▶ [TEXT]:
^^^^
We misapply the Bible when we grab a situation that is not a genuine parallel. There may be a superficial connection, but one or more of the key elements is missing. Ultimately when we misapply the Bible, we hurt people by pointing them toward false realities. People put their hope in something they think is true when it is not, and they suffer for it. In our example from Philippians, the principle of contentment in Christ whatever the circumstances is replaced by a proof text calling on God to help us win the game or the contest. How does this misapplication affect the faith of a losing boxer? Couldn’t the boxer actually apply this verse more appropriately after a serious defeat? What do you suppose God should do if this boxer fought another Christian boxer who also claimed the promise of Philippians 4:13?

Example 2. You are a Christian student experiencing financial difficulty. You had all your needs met when you lived at home, but circumstances changed when you answered God’s call to prepare for ministry. Because of your parents’ financial situation, you have to pay for your own education. You are struggling to make ends meet. The long hours of work turn into late nights and drowsy mornings in class. You believe God has called you to academic preparation, but you find yourself in a tough situation. You are tired most of the time and your spiritual life even seems to be affected. In spite of it all, you are trusting Christ for strength to hang in there.
^^^^
▶ [DATA LISTING]:
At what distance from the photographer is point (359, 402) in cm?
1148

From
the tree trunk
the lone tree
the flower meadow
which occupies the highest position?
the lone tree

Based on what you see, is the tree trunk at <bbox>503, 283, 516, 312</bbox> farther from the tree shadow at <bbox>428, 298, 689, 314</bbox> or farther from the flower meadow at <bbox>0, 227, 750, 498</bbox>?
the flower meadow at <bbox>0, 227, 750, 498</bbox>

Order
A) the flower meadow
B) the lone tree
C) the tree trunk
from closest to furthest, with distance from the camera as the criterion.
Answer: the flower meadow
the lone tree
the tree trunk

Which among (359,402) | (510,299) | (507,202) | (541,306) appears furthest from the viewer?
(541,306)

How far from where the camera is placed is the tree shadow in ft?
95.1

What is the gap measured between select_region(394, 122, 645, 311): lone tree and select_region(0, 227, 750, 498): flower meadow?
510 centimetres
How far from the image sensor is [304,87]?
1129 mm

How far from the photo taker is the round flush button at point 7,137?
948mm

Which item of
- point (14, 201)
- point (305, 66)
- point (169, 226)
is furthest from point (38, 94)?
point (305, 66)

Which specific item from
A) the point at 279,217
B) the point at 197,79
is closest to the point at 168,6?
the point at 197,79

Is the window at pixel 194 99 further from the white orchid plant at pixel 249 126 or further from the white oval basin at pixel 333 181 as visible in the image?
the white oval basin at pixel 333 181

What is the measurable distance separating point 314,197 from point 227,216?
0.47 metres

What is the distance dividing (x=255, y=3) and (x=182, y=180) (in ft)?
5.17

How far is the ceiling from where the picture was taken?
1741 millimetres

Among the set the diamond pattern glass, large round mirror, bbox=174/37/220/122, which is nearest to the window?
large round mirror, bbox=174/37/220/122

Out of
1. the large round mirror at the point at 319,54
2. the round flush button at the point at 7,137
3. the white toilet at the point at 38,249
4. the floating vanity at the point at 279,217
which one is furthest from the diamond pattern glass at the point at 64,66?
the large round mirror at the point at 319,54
^^^^
▶ [REQUEST A]: In the passage on misapplying the Bible, restate the paragraph beginning "We misapply the Bible" more concisely, retaining its principal points.
▶ [REQUEST B]: Continue the passage on misapplying the Bible, picking up after its final sentence.
The entries are not required for this work.

▶ [TASK ANSWER A]: Misapplying the Bible means using a situation that only superficially resembles the biblical one and lacks one or more key elements. This harms people by directing their hope toward something false, and they suffer for it. In the Philippians example, the principle of contentment in Christ in all circumstances becomes a proof text for asking God to help win a game or contest. The paragraph then asks how this affects the faith of a losing boxer, whether the verse might apply better after a serious defeat, and what God should do if two Christian boxers facing each other both claimed Philippians 4:13.

▶ [TASK ANSWER B]:
Example 3. You are a single mother whose non-Christian husband recently deserted you because of your commitment to Christ. Your two small children suddenly find themselves without a father. The sense of personal failure weighs heavy. The social pressure of what people will say lingers. You face overwhelming financial burdens and worry about how you will survive on your part-time job. As life seems to crumble around you, God has given you an unshakable peace that Jesus Christ is with you, that he understands, and that he will see you through.

In these last two scenarios all the key elements are present: (1) a Christian (2) who is experiencing tough circumstances because of his or her commitment to Christ (3) looks to Christ for strength to endure. As you identify contemporary situations that are parallel you can have confidence that you are applying the meaning of the biblical text rather than an invented meaning. The next step is to be even more specific with your application.

c. Make your applications specific.

Once you have identified a parallel situation—a genuine parallel—you should give some thought to specific ways the biblical principle(s) might apply. What should the student and the single mother be or think or do as they turn to Christ for strength? (We say be or think or do because applications may touch on our character and our thinking as well as our behavior.) Sometimes the best application relates to how we understand God and his ways. If we never suggest ways to make our applications specific, people may not know exactly how to live out the message of the Bible in the down and dirty of real life. Don’t be afraid to make specific suggestions. People don’t just need to know what to do; they also need to know how to do it. We not only have to offer people biblical insight; we also have to offer them skills and wisdom for living out that insight.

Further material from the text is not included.